Short exercise 1 ▸ Copy word for word the stretch of the passage on public nuisance abatement from "The City attempts" through "must be reversed.".

Provided passage ▸
================
This action was brought under the authority of Code of Civil Procedure section 731, which, inter alia, empowers a city attorney to bring a civil action "to abate a public nuisance." Abatement, however, is the sole relief that section 731 authorizes the city attorney to seek. This is evident when the above-quoted language is compared to the first portion of the statute. That portion allows an action to be brought by "any person whose property is injuriously affected, or whose personal enjoyment is lessened by a nuisance ...." Such a person is expressly authorized to seek a judgment where "the nuisance may be enjoined or abated as well as damages recovered therefor." (Emphasis added.) It is clear that the Legislature intended that one type of litigant could seek abatement and damages, while the other type of litigant could obtain abatement only. A city attorney, in an action "brought in the name of the people," fits squarely and exclusively in the latter classification.

The City attempts to fit itself into the class of litigants who can seek damages by relying on Civil Code section 14, which provides that "the word person includes a corporation as well as a natural person." 8 The City reasons that since the action was brought by the city attorney at the direction of an incorporated city, this somehow converts the action into one brought by a "person whose property is injuriously affected, or whose personal enjoyment is lessened by a nuisance." This argument borders on the frivolous. We agree with the defendants that "(w)ord games are being employed by Respondent to circumvent the straight-forward provisions of the code." Since abatement is the only relief that can be granted in this case, the portion of the judgment awarding damages must be reversed.
================
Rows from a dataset

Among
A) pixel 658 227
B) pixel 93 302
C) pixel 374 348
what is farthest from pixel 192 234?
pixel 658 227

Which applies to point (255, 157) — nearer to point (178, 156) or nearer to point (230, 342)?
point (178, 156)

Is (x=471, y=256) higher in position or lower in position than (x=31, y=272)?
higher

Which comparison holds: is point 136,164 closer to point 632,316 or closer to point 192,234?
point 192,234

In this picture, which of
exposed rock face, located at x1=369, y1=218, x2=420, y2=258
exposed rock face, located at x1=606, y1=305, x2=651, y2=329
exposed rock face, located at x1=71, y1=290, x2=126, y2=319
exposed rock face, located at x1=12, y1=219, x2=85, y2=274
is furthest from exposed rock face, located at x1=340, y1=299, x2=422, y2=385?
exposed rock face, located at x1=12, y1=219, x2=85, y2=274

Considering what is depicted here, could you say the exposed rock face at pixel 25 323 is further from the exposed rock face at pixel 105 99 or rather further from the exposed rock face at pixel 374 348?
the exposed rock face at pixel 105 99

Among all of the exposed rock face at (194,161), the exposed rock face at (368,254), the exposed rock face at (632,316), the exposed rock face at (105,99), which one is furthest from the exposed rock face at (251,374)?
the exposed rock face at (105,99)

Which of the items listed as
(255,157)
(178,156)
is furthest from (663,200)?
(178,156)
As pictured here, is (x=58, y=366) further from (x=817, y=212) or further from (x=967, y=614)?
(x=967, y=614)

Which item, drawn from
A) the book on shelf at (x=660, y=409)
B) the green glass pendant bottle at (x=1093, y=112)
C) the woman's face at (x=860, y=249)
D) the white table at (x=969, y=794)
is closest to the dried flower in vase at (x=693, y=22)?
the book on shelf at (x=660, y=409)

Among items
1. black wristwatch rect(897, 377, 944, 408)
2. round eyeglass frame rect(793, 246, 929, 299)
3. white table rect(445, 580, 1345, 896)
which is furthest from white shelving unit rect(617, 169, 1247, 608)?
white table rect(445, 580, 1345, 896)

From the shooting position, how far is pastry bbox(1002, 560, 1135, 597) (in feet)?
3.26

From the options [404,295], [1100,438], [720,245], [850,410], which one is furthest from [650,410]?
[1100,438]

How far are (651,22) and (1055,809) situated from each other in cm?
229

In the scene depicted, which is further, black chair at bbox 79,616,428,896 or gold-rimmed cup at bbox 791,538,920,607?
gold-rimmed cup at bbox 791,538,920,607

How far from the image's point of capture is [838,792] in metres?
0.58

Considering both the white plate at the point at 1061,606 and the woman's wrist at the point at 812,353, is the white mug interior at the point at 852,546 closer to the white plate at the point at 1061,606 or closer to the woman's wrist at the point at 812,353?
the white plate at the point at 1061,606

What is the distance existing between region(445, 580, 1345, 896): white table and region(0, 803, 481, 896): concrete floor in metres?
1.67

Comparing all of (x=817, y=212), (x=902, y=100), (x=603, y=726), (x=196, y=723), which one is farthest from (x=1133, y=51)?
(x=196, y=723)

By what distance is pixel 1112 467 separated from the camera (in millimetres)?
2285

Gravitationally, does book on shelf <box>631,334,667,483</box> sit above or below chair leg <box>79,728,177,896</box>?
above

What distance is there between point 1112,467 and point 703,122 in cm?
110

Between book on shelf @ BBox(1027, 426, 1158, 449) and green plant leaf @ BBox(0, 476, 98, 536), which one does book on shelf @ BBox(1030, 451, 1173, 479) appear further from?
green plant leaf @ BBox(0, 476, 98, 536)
================
Short exercise 2 ▸ Write out the stretch of the rows from the line containing "Between book on" through the final line of the rows.

Task result 1 ▸
The City attempts to fit itself into the class of litigants who can seek damages by relying on Civil Code section 14, which provides that "the word person includes a corporation as well as a natural person." 8 The City reasons that since the action was brought by the city attorney at the direction of an incorporated city, this somehow converts the action into one brought by a "person whose property is injuriously affected, or whose personal enjoyment is lessened by a nuisance." This argument borders on the frivolous. We agree with the defendants that "(w)ord games are being employed by Respondent to circumvent the straight-forward provisions of the code." Since abatement is the only relief that can be granted in this case, the portion of the judgment awarding damages must be reversed.

Task result 2 ▸
Between book on shelf @ BBox(1027, 426, 1158, 449) and green plant leaf @ BBox(0, 476, 98, 536), which one does book on shelf @ BBox(1030, 451, 1173, 479) appear further from?
green plant leaf @ BBox(0, 476, 98, 536)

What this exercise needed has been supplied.